Brokers should be proud of their role in the market.

There are several aspects that trouble me about the current possibility of changing the very core of how we work as brokers.

I am always concerned when we consider changing a situation that has existed for hundreds of years with very few, if any, complaints.

We should also consider the positive aspects which are unique to the way in which international insurance brokers currently work and question whether we should tamper with these.

We should be proud of our record, by comparison with other professions, for our ability to prevent conflict. It is entirely a broker’s role to understand exactly what it is his client wants and to then provide him with precisely that product.
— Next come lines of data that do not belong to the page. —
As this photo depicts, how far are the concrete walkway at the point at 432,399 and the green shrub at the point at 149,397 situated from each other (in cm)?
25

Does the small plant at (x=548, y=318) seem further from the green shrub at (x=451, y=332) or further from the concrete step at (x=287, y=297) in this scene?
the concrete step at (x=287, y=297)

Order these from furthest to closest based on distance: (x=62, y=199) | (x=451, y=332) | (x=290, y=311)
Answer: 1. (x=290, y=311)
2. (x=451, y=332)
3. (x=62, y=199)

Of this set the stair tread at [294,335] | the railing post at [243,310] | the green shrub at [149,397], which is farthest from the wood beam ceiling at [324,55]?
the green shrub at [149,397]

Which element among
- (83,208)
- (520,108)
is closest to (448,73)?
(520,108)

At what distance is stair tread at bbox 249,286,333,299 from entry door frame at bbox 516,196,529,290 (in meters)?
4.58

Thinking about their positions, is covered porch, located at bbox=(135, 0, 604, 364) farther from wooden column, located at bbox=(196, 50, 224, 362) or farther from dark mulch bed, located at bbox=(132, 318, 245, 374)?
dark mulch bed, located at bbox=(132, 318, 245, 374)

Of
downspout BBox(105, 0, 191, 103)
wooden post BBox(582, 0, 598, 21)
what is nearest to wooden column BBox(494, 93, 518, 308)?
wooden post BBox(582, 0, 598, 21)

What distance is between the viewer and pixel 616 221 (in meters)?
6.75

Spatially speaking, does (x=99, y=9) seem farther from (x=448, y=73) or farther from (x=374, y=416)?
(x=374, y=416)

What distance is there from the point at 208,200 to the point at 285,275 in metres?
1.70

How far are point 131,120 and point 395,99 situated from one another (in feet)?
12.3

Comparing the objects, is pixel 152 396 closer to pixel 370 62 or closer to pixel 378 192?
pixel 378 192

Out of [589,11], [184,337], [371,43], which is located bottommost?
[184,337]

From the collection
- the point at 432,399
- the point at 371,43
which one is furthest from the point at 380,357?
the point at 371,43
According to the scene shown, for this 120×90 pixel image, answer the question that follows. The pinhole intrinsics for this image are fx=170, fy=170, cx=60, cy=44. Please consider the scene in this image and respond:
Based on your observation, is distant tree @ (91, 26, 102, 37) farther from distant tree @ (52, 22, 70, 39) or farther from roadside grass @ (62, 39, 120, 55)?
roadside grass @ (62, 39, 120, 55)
How many complaints are made against us? I would be willing to bet that there are very few. More importantly, we should remember that to a large extent and, unless there are claims or changes, a broker’s role is concluded at the moment of winning the client. Our major role in its very essence is to acquire and place business, and to do so by negotiating the best price we can.

We are marketers, salesmen and negotiators first and foremost and even act as the marketing and sales arm for a number of insurers who, in many cases, do not even possess such departments.

How then, can we begin to negotiate commission with a client only on the basis of the work we do once we have performed this work? This is why we have always been paid by insurers.

We do all this, putting in sometimes hundreds of hours of work and committing vast amounts to travel, entertaining and hotel costs, with absolutely no guarantee of payment.

So, instead of challenging this wholly unique system, surely we should be praising ourselves for working within a system, which in these days where nothing seems to move without payment, has a fundamental integrity?

We operate in a system forged by historical rigour which has a deep integrity. It is unfair to try to change only one aspect of the way we work.

Perhaps we should consider changing everything about how we work and act more akin to insurers, who may charge whatever they deem fit without having to disclose any of their costs – broker costs being just one – alongside the cost of reinsurance.

In fact, I would go further and predict that in future many major brokers will become proxy insurers. They will treat the markets in which they place business as reinsurance markets so as to act in a completely legitimate way as companies seeking to maximise profits, just as they would have done had the rules of disclosure been made an historical fact.